Let’s add a filter to our transformation so that these records do not make it to the Dimension Lookup/Update step. The filter checks if the id is not null:
Also create a copy of the Dimension Lookup/Update step. Double click on this copy and disable the update functionality; then connect it directly to the Data Grid step. We will use this copy only for previewing the lookup data.


Ok, now let’s run the transformation again several times and then analyze the data in the dimension table:
As you would have expected, this time we have a clean dimension dataset.


Now, let’s preview the data on the Dimension Lookup/Update step which has the update functionality disabled (so it will only perform a lookup):
Notice that our record with a null natural key got a 0 technical key assigned … just how it should be!


Long story short: Do not insert records with a natural key value of NULL into a dimension table!

Not just Null - handling different nuances



If you have special cases like “Empty”, “Not found” etc, you can manually add these entries to the dimension table (more info).


Let’s consider this for our test dataset. Let’s assume our imaginary client tells us that a natural key of -10000 means that no key is available. We want to track if there was really a -10000 key in the record or if it was null, so what we can do is add an additional record to the dimension manually:


INSERT INTO dma.dim_scd2_test VALUES (-1, 1,'1900-01-01 00:00:00'::timestamp,'2199-12-31 23:59:59'::timestamp,  -10000, 'no key available');


Please note that we set the version, date_from and date_to values as well!
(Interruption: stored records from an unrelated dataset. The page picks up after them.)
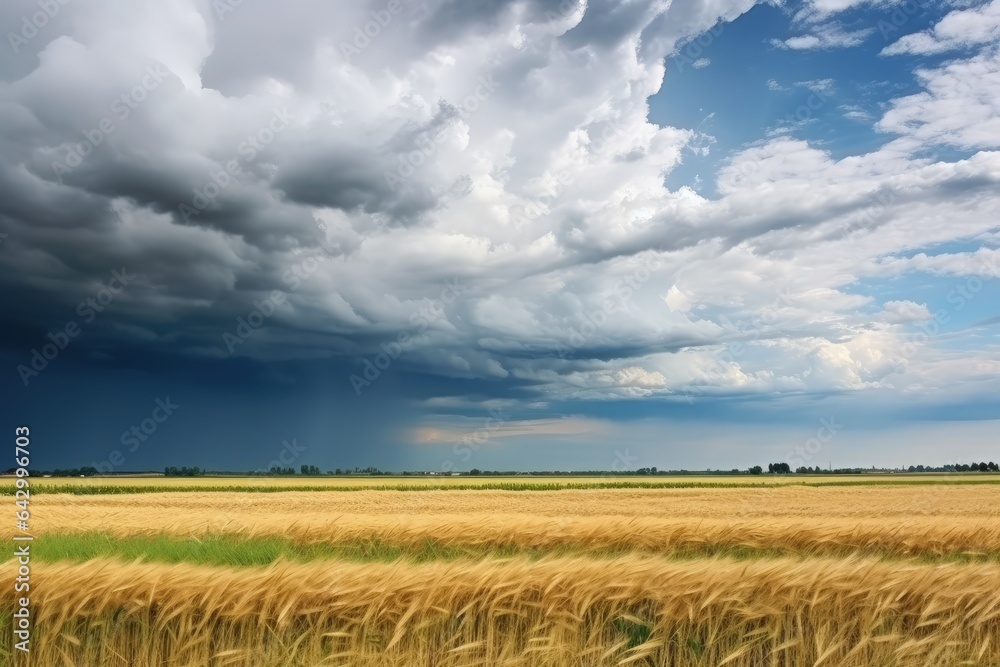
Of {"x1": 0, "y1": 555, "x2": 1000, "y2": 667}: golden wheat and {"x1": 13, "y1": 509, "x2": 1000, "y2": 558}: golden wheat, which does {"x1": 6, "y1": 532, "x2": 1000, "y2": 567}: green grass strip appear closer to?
Result: {"x1": 13, "y1": 509, "x2": 1000, "y2": 558}: golden wheat

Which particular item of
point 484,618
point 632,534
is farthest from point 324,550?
point 484,618

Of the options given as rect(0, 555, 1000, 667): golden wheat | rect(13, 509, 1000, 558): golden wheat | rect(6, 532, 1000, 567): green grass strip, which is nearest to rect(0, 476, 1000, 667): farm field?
rect(0, 555, 1000, 667): golden wheat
The dimension data looks now like this:
Note: Depending on your DDL, you might not be able to insert a technical key of -1. In this case, just use a positive integer.


Ok, let’s add a new record to our test dataset:
Make sure you change the Filter condition so that it includes the -10000 case:
We don’t want any records with a natural key of -10000 to be inserted into the dimensional table by the Dimension Insert/Update step!


Let’s run the transformation and check the dimension dataset:
All good so far. Now let’s perform a Preview on the Dimension Lookup/Update step which has the update functionality disabled (so it will only perform a lookup):
As you can see, the correct technical keys got assigned.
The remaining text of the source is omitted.